Mientras tanto, la esposa del pastor dio a luz a 15 hijos, quienes aún viven hoy. Las condiciones en las que los tuvo eran terribles. En una entrevista para "National Geographic", una habitante que vivió bajo el mando de Pereira recordó que un día, Delina dio a luz a un hijo a las cinco de la mañana, y dos horas después ya estaba obligada a despellejar un cerdo en el matadero. Así que, cuando el pastor murió, las mujeres respiraron aliviadas. Algunas recordaban cómo era la vida antes de su llegada. Por esta razón, lo primero que hicieron tras la muerte del pastor fue eliminar la iglesia y restablecer el sistema anterior.

 
Tenemos a Dios en nuestros corazones. Pero no necesitamos ir a la iglesia, casarnos ante un sacerdote ni bautizar a nuestros hijos. Son reglas impuestas por los hombres

— dijo Rosalee Fernandes, residente de la aldea matriarcal, en una entrevista con "Daily Mail".

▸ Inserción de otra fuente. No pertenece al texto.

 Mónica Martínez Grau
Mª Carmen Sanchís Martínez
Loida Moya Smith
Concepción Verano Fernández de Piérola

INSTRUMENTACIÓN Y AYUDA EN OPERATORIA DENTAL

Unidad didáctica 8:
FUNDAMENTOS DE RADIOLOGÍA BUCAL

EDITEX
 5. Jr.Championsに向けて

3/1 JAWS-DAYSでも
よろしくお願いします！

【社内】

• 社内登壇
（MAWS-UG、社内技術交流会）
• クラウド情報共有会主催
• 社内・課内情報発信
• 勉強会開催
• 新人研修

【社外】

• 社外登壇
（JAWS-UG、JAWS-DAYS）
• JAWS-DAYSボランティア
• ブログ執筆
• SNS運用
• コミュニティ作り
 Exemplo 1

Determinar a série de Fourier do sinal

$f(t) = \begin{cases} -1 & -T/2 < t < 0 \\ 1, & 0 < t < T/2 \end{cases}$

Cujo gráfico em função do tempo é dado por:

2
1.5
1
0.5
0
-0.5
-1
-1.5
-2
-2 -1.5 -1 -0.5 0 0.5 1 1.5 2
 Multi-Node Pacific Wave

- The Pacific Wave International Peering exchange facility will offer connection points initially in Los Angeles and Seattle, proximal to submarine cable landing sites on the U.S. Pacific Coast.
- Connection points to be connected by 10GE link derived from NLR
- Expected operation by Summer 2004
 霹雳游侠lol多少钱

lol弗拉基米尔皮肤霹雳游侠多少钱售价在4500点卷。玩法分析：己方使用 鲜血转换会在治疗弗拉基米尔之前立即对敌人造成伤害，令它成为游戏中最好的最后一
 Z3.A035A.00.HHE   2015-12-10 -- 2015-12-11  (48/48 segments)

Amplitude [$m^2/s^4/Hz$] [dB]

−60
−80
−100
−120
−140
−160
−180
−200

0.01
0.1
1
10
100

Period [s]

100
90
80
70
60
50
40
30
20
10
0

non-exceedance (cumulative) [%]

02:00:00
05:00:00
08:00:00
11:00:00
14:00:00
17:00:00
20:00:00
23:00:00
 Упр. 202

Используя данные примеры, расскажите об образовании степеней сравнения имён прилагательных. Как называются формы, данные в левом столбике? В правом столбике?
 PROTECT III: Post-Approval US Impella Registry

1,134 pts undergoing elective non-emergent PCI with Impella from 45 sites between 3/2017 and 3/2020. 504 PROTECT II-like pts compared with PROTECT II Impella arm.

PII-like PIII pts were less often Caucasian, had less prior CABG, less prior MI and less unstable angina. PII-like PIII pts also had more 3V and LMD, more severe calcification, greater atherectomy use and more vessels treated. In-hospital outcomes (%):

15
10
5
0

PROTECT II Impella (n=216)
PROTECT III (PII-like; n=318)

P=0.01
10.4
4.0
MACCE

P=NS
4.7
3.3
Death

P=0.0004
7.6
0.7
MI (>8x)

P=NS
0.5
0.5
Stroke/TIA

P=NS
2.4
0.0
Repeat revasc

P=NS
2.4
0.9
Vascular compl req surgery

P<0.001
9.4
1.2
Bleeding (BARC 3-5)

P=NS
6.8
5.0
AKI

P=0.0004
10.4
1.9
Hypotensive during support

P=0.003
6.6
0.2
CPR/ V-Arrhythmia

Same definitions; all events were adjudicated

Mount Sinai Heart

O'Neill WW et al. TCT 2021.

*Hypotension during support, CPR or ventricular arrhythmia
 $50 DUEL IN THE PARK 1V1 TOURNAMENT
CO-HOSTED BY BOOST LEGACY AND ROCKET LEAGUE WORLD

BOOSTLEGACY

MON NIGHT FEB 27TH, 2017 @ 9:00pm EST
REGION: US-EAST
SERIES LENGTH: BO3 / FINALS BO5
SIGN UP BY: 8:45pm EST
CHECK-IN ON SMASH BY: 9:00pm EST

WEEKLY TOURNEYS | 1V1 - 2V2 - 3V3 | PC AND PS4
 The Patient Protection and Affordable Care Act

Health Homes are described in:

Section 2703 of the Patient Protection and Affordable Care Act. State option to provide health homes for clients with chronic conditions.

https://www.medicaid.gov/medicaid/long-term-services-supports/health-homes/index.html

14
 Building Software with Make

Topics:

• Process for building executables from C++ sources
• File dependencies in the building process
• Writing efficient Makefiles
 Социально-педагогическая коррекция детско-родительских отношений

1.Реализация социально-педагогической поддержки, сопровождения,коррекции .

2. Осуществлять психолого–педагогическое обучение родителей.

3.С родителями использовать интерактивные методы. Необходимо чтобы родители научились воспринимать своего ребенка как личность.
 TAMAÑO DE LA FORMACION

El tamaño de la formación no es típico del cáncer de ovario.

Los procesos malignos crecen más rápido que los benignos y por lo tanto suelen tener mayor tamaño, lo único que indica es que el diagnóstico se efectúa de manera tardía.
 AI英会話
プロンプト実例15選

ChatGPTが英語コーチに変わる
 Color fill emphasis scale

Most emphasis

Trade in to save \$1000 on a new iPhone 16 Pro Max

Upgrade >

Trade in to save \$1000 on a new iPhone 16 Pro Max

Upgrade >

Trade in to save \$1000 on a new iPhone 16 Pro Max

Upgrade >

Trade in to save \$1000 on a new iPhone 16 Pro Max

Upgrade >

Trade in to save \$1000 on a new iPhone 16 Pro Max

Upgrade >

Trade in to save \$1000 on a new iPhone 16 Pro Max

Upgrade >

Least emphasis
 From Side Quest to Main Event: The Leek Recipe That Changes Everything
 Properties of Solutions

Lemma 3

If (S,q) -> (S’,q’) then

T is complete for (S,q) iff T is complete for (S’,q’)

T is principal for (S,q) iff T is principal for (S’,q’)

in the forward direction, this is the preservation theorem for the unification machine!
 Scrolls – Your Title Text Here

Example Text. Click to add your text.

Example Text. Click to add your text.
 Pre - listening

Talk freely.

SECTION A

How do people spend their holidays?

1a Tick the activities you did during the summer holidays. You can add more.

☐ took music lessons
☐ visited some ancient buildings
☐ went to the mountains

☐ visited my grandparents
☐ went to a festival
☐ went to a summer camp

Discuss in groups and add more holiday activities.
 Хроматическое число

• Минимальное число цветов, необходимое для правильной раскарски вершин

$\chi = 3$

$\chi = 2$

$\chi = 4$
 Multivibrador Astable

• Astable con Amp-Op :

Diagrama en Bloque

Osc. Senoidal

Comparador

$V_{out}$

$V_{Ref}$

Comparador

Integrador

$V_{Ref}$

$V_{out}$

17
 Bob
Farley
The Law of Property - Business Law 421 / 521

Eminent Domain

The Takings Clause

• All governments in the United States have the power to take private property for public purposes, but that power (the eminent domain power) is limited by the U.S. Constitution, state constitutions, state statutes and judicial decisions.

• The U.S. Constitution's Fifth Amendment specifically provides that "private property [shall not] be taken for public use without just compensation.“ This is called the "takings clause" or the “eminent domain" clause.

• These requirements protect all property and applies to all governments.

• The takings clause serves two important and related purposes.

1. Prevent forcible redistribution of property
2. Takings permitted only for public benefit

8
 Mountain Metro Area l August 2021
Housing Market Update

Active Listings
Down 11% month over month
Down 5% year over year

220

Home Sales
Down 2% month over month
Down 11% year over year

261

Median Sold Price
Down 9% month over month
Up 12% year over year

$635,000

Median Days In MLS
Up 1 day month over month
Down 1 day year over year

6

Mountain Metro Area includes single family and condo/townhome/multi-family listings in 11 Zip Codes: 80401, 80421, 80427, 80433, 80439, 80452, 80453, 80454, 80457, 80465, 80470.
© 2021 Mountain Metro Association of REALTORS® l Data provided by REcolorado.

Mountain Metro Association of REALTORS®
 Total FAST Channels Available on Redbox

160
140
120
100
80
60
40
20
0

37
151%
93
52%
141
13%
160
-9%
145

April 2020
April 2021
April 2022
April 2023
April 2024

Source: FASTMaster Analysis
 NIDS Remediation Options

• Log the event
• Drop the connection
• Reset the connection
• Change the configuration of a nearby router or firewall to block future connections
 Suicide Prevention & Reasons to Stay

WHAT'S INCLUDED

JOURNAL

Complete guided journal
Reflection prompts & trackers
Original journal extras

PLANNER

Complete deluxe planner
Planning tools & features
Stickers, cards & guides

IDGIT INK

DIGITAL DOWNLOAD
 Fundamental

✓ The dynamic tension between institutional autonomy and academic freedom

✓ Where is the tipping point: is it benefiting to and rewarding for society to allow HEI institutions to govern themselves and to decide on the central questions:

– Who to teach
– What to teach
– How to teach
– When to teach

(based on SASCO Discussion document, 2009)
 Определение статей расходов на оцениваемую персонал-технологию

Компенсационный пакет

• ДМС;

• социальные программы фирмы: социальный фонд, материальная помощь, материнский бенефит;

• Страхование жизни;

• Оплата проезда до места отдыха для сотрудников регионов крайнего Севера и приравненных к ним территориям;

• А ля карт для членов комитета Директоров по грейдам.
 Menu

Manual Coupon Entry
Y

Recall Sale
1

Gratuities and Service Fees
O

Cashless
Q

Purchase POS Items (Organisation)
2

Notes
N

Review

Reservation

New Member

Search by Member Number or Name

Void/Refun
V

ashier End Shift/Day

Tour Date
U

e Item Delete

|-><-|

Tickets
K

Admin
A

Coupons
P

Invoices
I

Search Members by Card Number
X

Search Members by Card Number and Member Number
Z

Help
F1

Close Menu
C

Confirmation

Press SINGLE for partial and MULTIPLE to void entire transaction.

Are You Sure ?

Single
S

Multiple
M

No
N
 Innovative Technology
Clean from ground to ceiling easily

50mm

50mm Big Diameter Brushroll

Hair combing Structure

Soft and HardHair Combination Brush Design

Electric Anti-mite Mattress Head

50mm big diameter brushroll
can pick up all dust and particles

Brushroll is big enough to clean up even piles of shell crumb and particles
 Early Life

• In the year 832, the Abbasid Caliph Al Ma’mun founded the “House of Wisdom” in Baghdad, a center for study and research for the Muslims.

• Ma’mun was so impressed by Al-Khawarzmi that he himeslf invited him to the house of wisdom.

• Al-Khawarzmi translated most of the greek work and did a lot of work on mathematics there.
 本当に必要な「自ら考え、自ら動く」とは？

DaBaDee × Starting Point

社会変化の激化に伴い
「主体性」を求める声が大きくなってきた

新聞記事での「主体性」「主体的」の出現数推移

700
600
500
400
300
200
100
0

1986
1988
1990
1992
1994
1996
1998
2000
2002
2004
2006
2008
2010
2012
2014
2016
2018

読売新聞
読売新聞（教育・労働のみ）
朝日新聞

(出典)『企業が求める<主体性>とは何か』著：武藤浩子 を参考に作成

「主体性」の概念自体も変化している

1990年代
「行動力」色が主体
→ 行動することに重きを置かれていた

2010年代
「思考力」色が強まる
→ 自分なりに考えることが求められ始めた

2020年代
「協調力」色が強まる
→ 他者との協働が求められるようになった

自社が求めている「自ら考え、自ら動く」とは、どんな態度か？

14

Noiva do Cordeiro funciona como un reloj. Los habitantes comparten responsabilidades y recursos

Desde que el pastor dejó de estar, la aldea comenzó a funcionar a la perfección. Las mujeres viven como una gran familia, compartiendo alegremente las responsabilidades y los recursos. En su día a día, se dedican a cultivar frutas y verduras, como pimientos, mandarinas y plátanos. Noiva do Cordeiro cuenta con una administración eficiente y un sistema educativo. No faltan maestras ni buenas contables. Los habitantes también crían animales, y la aldea es autosuficiente. Aunque no es muy rica, sus habitantes viven en paz. Ellos repiten constantemente que en la aldea hay abundancia.